Наконец мы зашли в здание, и там уже можно было ждать сидя на стульчике. В результате мне не хватило одной из бумажек, и нужно было принести оригинальное удостоверение личности Жоффруа. Я была уверена, что он мне его не даст, и стала жутко паниковать. Но, к моему удивлению, он не поленился принести мне документ на вокзал Сен-Лазар, в другой конец города. Со второго раза у меня получилось пройти этот кошмар, и я почувствовала себя спокойнее. И вот настал день, когда на работе мне должны были предъявить все претензии. Это было похоже на казнь. Мы зашли в кабинет, со мной был парнишка-венесуэлец, которого недавно выбрали в профсоюз. Он должен был представлять мои интересы, но по факту не очень-то он их представлял. Мари и Педро стали говорить, какой я была никчемной, что мои проекты велись сами собой, и клиент, с которым я работала, с самого начала постоянно на меня жаловался. Я возразила, что мы очень хорошо сотрудничали с этим клиентом, но они ответили:

– Людям просто неудобно высказывать претензии напрямую. Я лично видела эти мейлы, там все написано.

Убедить меня в том, что я полный ноль и дерьмо, никому и никогда не составляло труда. Я была так подавлена и мне было так стыдно, что я даже забыла сказать про постоянные оскорбления Карин. Когда я наконец смогла ввернуть про это хоть слово, они мне заявили:

– Нас совершенно не касаются твои личные отношения с Карин.

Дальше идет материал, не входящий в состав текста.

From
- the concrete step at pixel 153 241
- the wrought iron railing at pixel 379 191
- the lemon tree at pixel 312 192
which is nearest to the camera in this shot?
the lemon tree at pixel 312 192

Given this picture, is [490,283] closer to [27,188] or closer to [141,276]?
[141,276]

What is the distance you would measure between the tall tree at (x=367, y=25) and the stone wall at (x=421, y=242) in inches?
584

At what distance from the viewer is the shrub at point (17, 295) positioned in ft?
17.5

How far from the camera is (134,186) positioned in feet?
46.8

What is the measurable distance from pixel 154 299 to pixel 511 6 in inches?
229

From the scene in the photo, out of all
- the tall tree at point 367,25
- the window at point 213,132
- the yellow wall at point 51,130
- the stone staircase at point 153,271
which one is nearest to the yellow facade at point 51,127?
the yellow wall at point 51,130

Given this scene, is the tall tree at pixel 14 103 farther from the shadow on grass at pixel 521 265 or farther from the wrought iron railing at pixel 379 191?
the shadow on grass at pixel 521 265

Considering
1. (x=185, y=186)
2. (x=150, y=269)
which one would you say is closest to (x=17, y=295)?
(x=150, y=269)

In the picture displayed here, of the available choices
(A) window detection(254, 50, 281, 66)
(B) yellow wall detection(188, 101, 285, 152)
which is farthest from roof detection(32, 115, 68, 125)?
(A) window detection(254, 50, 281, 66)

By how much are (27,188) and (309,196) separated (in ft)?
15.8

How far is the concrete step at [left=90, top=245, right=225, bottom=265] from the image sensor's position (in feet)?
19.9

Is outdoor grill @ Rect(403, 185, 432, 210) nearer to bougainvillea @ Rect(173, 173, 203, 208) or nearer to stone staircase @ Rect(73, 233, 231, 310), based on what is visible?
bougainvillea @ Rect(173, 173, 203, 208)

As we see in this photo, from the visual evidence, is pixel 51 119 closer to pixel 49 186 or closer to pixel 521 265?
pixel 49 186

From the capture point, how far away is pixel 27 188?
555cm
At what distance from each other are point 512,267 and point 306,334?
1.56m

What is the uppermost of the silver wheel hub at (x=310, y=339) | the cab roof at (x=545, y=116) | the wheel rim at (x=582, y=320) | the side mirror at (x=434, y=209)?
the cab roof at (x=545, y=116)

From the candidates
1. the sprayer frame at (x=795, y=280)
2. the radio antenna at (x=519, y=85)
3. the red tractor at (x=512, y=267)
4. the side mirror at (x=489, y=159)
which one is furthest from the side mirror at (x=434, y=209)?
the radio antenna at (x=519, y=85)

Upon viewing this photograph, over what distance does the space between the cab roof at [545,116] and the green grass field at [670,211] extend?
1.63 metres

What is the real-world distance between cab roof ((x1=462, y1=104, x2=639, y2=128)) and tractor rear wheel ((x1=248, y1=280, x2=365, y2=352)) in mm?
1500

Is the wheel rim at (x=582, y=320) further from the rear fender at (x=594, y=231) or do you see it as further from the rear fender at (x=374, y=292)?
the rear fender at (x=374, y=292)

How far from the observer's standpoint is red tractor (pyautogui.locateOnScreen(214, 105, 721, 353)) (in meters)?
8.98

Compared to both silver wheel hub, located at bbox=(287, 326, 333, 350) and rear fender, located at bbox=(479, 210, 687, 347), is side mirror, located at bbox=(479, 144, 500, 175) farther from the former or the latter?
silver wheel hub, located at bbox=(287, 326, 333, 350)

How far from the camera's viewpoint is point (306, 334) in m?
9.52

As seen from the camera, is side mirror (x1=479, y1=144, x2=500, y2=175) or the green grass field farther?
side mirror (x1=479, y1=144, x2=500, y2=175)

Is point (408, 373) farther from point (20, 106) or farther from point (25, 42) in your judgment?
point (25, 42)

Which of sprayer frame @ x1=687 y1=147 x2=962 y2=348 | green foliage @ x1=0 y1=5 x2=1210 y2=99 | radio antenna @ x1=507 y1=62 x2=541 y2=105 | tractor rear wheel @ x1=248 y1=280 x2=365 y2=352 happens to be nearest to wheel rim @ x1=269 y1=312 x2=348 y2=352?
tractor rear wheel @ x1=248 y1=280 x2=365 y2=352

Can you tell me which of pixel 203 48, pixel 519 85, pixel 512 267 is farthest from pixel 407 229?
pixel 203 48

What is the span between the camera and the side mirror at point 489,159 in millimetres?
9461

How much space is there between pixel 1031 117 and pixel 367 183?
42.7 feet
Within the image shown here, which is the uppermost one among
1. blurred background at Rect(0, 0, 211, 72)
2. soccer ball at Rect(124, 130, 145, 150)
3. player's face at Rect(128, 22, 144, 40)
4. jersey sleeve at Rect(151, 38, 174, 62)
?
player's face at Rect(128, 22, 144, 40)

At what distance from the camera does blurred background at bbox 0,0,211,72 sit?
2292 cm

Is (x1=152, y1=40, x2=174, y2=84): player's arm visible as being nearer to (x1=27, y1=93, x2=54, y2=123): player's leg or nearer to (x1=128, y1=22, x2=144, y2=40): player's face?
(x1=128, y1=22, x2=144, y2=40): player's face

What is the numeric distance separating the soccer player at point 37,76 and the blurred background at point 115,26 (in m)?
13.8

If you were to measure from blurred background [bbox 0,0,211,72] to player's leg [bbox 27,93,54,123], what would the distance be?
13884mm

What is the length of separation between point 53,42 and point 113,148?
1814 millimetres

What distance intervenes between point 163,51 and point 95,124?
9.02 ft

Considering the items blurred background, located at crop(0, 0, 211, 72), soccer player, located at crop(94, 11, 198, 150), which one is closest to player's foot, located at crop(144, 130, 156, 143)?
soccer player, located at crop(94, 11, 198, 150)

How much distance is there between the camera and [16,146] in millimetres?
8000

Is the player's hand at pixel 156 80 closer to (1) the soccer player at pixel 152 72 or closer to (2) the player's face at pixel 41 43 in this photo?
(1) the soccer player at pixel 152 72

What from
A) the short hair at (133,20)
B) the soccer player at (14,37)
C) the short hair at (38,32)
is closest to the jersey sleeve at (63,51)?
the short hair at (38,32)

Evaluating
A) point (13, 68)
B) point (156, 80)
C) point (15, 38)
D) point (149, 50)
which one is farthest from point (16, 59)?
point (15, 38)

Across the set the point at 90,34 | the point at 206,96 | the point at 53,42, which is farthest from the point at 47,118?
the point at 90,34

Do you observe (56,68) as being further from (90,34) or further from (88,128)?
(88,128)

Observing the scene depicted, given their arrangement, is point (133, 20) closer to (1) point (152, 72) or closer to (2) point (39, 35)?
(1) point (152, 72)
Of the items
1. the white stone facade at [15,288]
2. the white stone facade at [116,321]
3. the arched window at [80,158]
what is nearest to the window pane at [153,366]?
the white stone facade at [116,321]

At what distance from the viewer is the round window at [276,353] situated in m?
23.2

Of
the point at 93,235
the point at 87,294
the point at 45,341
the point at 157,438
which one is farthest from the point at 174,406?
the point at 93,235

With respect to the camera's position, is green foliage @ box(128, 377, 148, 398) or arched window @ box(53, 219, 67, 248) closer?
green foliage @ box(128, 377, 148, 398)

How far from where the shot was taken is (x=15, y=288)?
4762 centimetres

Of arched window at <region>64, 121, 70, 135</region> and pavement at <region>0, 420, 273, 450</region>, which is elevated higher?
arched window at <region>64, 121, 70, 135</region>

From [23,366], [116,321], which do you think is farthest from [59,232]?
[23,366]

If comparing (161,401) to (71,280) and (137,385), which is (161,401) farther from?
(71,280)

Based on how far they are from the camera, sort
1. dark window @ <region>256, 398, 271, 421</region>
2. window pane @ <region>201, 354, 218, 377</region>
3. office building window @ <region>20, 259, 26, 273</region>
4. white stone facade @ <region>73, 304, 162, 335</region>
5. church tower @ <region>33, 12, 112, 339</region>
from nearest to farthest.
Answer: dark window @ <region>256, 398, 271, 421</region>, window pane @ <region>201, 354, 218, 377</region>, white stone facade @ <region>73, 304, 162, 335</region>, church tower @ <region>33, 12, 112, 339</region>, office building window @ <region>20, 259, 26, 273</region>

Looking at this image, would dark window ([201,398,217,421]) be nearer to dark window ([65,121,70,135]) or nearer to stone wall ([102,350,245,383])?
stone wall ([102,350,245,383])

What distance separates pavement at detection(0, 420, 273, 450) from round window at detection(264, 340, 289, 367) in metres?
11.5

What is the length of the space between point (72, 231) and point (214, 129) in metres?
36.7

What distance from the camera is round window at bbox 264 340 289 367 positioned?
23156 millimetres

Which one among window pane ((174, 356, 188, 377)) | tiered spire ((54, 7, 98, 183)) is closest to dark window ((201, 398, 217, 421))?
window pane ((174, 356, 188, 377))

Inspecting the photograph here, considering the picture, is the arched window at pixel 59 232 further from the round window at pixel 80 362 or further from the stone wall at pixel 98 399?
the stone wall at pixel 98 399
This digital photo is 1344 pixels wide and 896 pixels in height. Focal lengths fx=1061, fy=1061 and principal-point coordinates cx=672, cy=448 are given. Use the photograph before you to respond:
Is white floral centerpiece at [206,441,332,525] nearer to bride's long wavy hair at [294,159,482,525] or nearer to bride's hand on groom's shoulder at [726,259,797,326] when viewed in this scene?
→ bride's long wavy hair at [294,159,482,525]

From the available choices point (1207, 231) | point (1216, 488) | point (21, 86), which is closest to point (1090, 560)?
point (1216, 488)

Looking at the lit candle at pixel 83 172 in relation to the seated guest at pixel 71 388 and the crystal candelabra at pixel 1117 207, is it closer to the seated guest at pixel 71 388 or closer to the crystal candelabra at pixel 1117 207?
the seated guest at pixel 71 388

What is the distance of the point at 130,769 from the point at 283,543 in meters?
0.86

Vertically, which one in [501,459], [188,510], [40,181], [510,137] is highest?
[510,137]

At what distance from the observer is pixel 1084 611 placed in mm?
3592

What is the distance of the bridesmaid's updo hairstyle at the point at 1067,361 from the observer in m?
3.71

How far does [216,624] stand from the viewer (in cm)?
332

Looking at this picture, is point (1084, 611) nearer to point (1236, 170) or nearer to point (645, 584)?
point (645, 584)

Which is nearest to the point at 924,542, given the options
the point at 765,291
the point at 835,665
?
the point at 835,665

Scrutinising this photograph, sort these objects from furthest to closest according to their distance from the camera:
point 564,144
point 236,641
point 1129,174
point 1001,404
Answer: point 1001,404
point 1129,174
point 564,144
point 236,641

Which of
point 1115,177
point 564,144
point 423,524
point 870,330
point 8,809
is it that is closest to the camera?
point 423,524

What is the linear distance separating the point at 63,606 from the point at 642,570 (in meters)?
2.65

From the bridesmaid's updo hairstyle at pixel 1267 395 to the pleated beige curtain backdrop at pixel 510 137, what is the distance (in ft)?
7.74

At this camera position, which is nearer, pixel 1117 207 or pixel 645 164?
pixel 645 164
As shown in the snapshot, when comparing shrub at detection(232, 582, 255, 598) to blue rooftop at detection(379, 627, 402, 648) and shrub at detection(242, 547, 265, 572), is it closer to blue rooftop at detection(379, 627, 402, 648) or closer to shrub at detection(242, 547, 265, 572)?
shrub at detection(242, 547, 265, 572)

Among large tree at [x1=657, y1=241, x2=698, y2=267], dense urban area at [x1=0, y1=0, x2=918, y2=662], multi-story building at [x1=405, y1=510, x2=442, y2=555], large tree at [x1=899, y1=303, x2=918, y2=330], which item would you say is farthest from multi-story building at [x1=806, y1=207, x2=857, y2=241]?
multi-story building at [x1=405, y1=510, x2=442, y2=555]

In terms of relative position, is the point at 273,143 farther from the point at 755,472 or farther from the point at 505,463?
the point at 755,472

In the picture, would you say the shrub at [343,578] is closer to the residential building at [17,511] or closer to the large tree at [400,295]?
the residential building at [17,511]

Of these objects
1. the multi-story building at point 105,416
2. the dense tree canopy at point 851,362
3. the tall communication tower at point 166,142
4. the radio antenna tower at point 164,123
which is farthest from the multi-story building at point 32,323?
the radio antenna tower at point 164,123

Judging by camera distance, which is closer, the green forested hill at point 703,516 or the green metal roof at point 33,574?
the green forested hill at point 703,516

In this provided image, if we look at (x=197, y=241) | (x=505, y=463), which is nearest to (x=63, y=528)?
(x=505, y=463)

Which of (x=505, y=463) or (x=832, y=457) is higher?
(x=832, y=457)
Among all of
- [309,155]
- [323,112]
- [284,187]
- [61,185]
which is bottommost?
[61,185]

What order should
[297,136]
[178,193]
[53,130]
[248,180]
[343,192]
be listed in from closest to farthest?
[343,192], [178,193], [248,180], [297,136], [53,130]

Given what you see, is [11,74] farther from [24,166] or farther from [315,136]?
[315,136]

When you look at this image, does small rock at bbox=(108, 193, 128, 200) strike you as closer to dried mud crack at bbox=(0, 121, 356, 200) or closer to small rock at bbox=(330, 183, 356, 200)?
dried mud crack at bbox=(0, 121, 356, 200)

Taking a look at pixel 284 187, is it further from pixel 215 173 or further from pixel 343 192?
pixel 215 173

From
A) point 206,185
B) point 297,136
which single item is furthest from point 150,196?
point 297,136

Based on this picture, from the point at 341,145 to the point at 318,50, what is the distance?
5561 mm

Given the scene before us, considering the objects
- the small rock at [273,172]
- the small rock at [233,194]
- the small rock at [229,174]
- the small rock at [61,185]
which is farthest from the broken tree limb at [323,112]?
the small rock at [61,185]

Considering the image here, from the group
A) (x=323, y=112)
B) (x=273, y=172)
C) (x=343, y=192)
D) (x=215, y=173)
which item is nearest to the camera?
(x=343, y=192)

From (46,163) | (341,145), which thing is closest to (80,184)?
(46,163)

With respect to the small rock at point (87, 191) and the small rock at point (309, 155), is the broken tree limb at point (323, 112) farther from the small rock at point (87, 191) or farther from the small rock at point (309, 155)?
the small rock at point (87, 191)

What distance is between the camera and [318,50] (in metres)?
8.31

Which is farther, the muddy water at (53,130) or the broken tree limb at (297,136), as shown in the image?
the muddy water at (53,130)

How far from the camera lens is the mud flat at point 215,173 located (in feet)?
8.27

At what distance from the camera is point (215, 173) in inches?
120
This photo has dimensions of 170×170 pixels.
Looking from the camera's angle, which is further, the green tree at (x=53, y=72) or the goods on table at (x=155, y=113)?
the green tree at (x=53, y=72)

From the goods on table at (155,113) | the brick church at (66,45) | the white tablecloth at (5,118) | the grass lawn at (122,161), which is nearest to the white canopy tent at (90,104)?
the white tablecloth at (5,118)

– Но, может быть, они касаются суда, я уверена, что в соответствии с французским законодательством начальник не имеет права так обращаться с подчиненным.

Услышав про суд, они совсем разозлились. Мне сказали, что я скоро получу письмо об увольнении и после этого могу больше не приходить в офис. На этом мы разошлись.

Когда мы вышли из здания, Кристиан (молодой венесуэлец) сказал мне:

– Слушай, они тебе точно не дадут ничего, кроме этих трех месяцев. Если тебе еще придется ходить в офис, это тебя убьет.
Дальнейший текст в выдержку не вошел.